Data to process below:

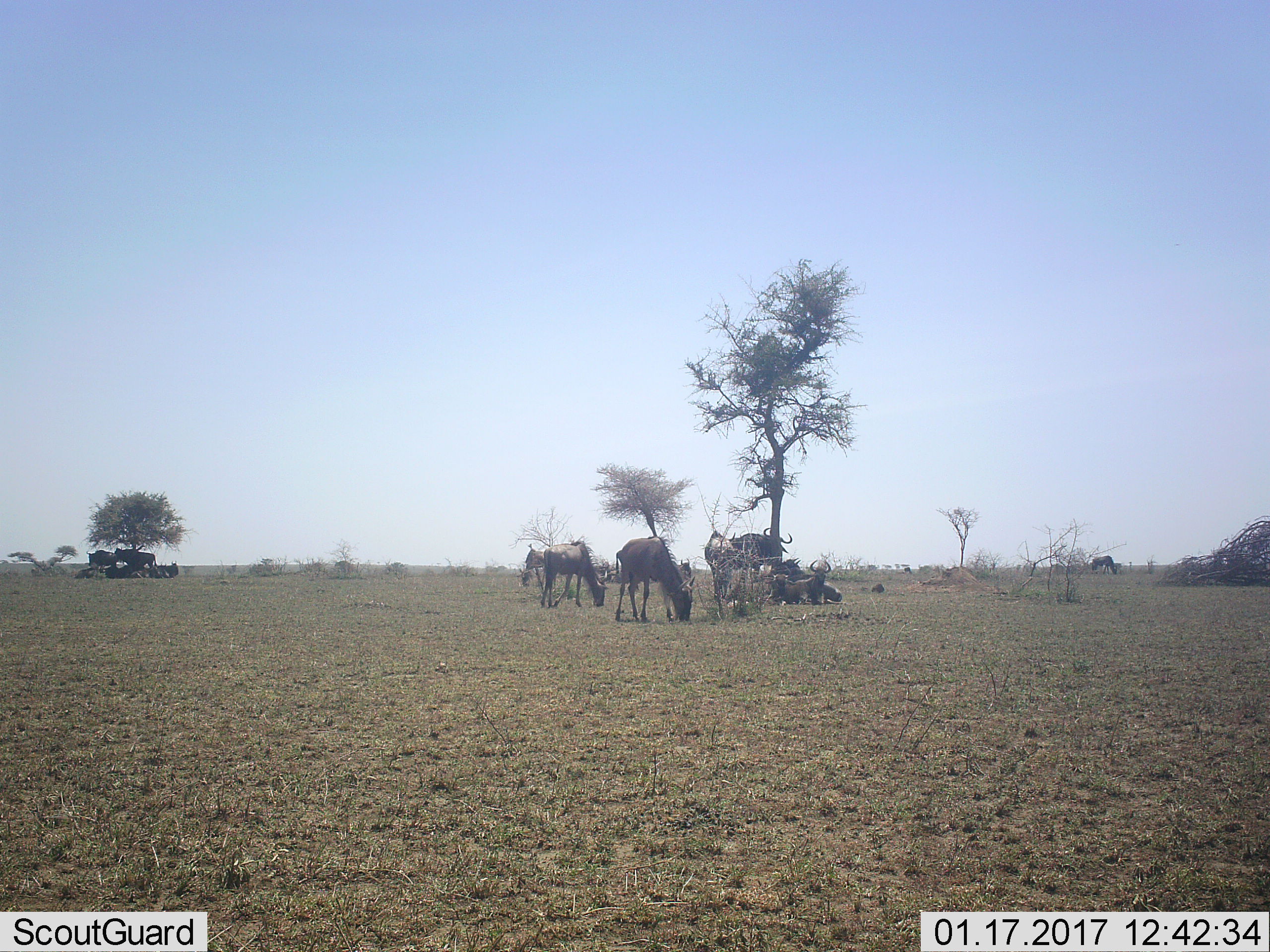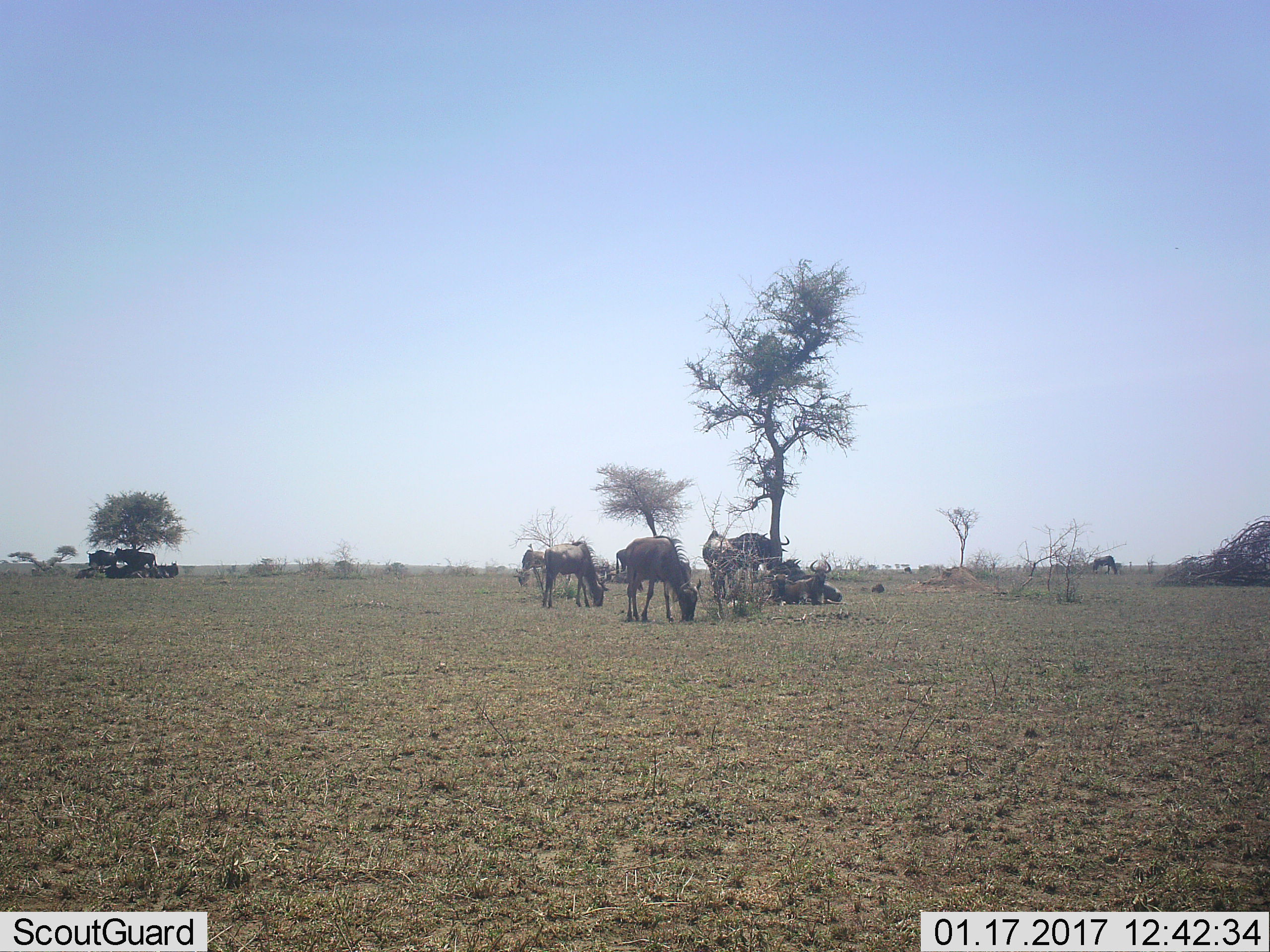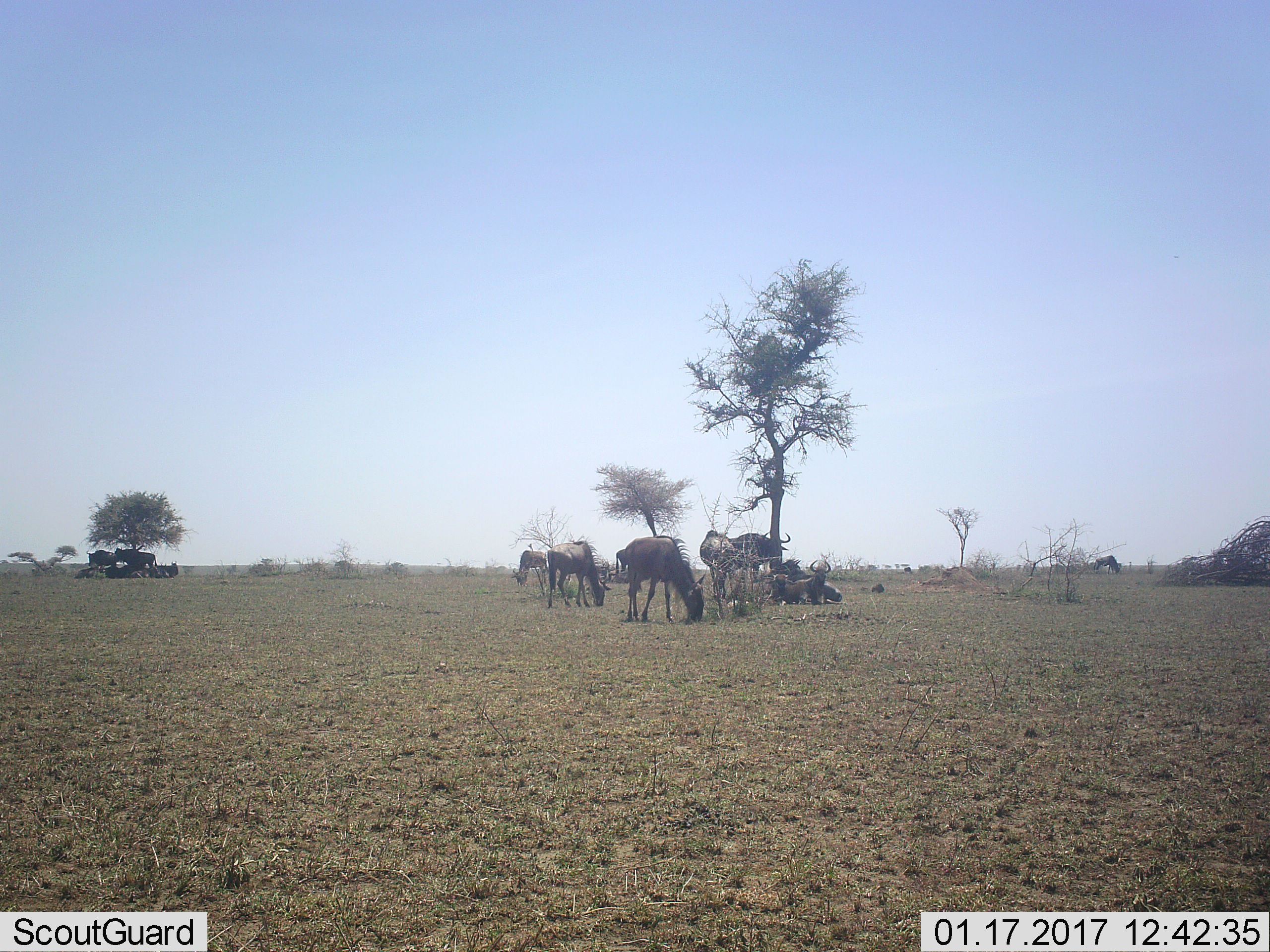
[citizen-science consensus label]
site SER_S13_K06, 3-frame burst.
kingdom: Animalia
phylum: Chordata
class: Mammalia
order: Artiodactyla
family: Bovidae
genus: Connochaetes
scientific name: Connochaetes taurinus taurinus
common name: blue wildebeest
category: wildebeestblue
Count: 11-50.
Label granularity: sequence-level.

End of Data to process.

◆ Exercise directions: Give back the line containing "category: wildebeestblue" and all the lines after it through the end of the records, unchanged.

◆ Solution to the exercise:
category: wildebeestblue
Count: 11-50.
Label granularity: sequence-level.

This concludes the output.